» Text segment:
Start of Block
According to the directions, I need 200ml of water per tea bag, which means for 10L (8.5gallons) i need 50 tea bags.

Some say its too many tea bags for 10L some say its just right, what are your opinions?
 
Oh and the tea bag is the bag with the rope thingy not the round big ones.
images (6).jpeg
 
I have a recipe for fruit tea wine which may be useful to you?

Fruit Tea Wine

For 1 gallon (4.5 litres):
12 teabags
250g chopped sultanas
Mug of strong black tea
1 kg sugar
1 tsp pectolase
1 tsp nutrient
Juice of 1 lemon
Wine yeast

Boil 4 litres of water and pour into sterilised fermentation bucket with sugar.
Dissolve the sugar; add the tea bags and leave to infuse overnight along with 1 campden tablet and all other ingredients except yeast. Wait 24 hours, however in the morning remove the teabags.
Pitch yeast.
Leave for 1 week, then strain into demijohn, top up if necessary. Once ferment has ceased, stabilise and leave to clear, use finings if you prefer, then sweeten to taste.


I assume the jasmine tea you are planning on using is jasmine green tea, in which case you would not need to add the mug of strong black tea.
 
I have a recipe for fruit tea wine which may be useful to you?

Fruit Tea Wine

For 1 gallon (4.5 litres):
12 teabags
250g chopped sultanas
Mug of strong black tea
1 kg sugar
1 tsp pectolase
1 tsp nutrient
Juice of 1 lemon
Wine yeast

Boil 4 litres of water and pour into sterilised fermentation bucket with sugar.
End of Block
» Information given:
Start of Block
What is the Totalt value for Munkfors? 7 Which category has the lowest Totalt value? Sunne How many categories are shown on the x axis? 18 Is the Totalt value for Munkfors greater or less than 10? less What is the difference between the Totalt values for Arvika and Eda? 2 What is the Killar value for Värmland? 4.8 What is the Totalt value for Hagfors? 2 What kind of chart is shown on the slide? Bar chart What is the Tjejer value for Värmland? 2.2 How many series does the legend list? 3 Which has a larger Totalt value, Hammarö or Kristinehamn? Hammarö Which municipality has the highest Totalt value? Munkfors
End of Block
Start of Block
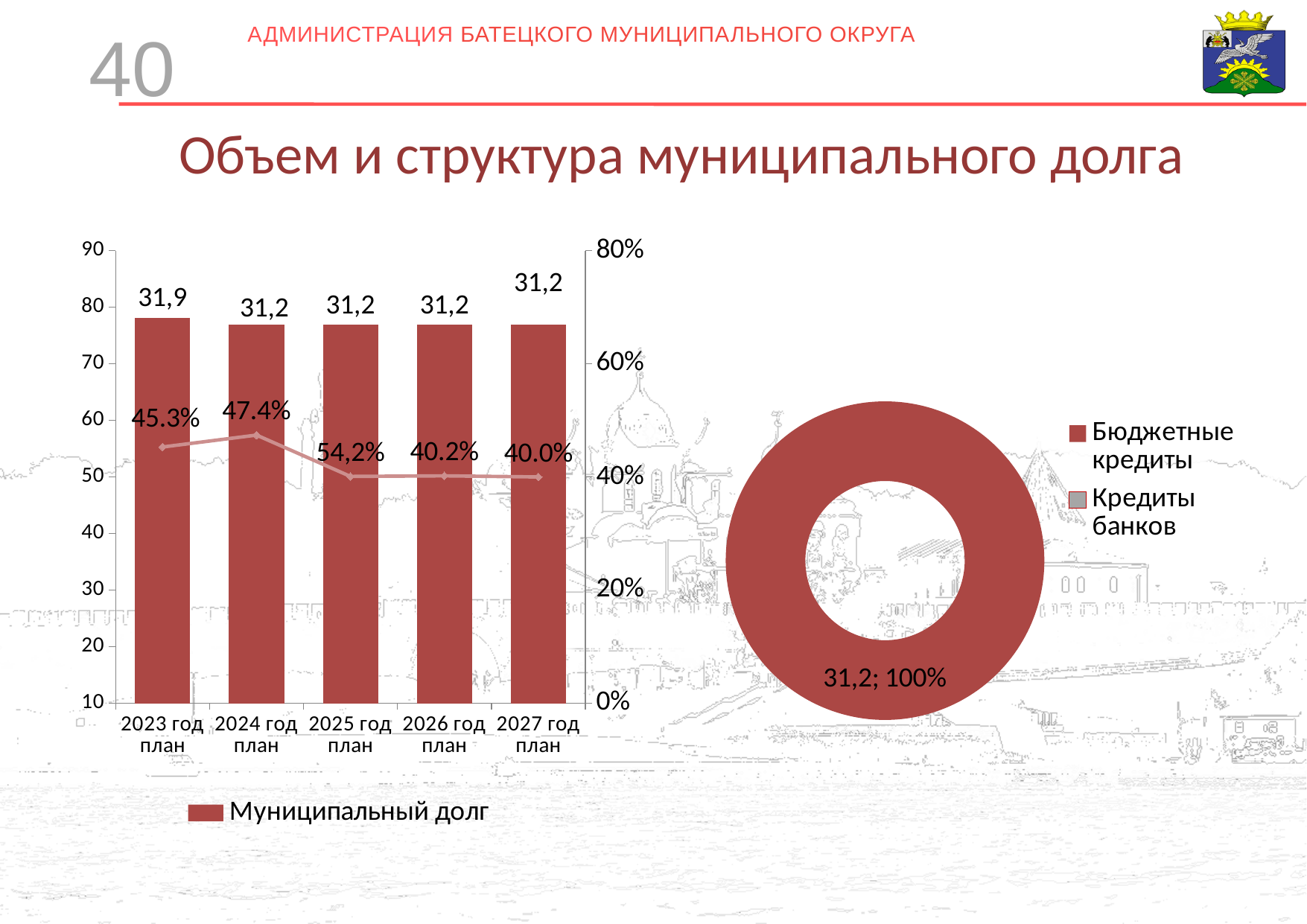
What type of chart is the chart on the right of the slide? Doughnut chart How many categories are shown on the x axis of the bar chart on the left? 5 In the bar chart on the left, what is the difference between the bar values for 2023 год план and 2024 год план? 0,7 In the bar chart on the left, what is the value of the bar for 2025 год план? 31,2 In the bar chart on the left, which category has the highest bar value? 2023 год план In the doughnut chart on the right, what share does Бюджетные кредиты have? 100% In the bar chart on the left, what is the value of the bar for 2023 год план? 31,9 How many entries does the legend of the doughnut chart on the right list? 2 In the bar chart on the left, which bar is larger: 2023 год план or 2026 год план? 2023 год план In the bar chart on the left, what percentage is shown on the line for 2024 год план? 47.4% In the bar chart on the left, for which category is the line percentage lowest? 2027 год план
End of Block
Return everything in the tea wine text from "According to the" down to "round big ones.". Rely only on the tea wine text here.

According to the directions, I need 200ml of water per tea bag, which means for 10L (8.5gallons) i need 50 tea bags.

Some say its too many tea bags for 10L some say its just right, what are your opinions?
 
Oh and the tea bag is the bag with the rope thingy not the round big ones.